The background thread instructions enter the µop queue just like all instructions. They're dispatched from the front end, in order, to the µop queue and then to the scheduling pool. From this point they're treated just like SMT threads in the pipeline, so I'll just quote it right out of the textbook: In the scheduling pool the instruction is checked by the scheduler against the Ready flags in the register file (PRF), and when all the operands are ready, the scheduler forwards the instruction to an available execution unit.
The only minor difference is that "available" for background threads is redefined for background threads. Read AGU instructions are shared democratically, writes get prioritized to main threads (except on say, every fourth clock), and ALUs get prioritized to main threads (except for a very high timeout value, like every 32nd clock).
Having a pair of such background threads doesn't impact (significantly) the SMT2 performance; but it does improve the % utilization and the MT and the perf/watt. You get a pair of low IPC threads (think pentirum 4 class) that hack certain loads very well: FPU and latency intensive (eg waiting on RAM or HDD) threads--- remember that under such loads, even big cores have low IPC, because waiting doesn't improve all that much when you make a core larger.

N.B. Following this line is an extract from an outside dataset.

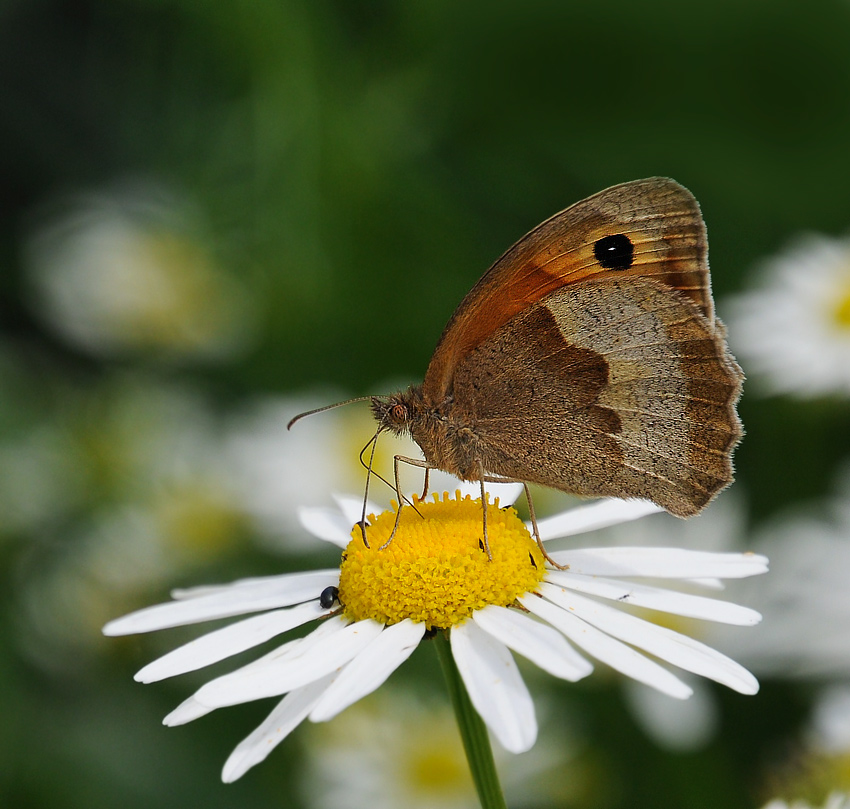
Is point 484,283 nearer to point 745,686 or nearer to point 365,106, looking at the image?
point 745,686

The software side to make use of most these capabilities are terribly simple. The OS simply sets the core affinity for any processes that don't have positive nice values to the main logical cores. So for example in our hypothetical 4c/16t APU, cores 0-7 are SMT2 threads, and 8-15 background threads, all non-niced tasked default to core affinity 0-7 by default. Niced value of 19 are taskset automatically to background threads (8-15 affinity). The remaining tasks (with positive nice values, would have no affinity and jump all over to any free logical core).
The next level of software sophistication would be only slightly more complex and improve performance for niced values 1-18 under low load conditions. Next level of hardware sophistication would be for ability for a background thread to swap places with an SMT thread when it is known the SMT thread is either idle or stalled for some time (until load resumes on the real SMT thread).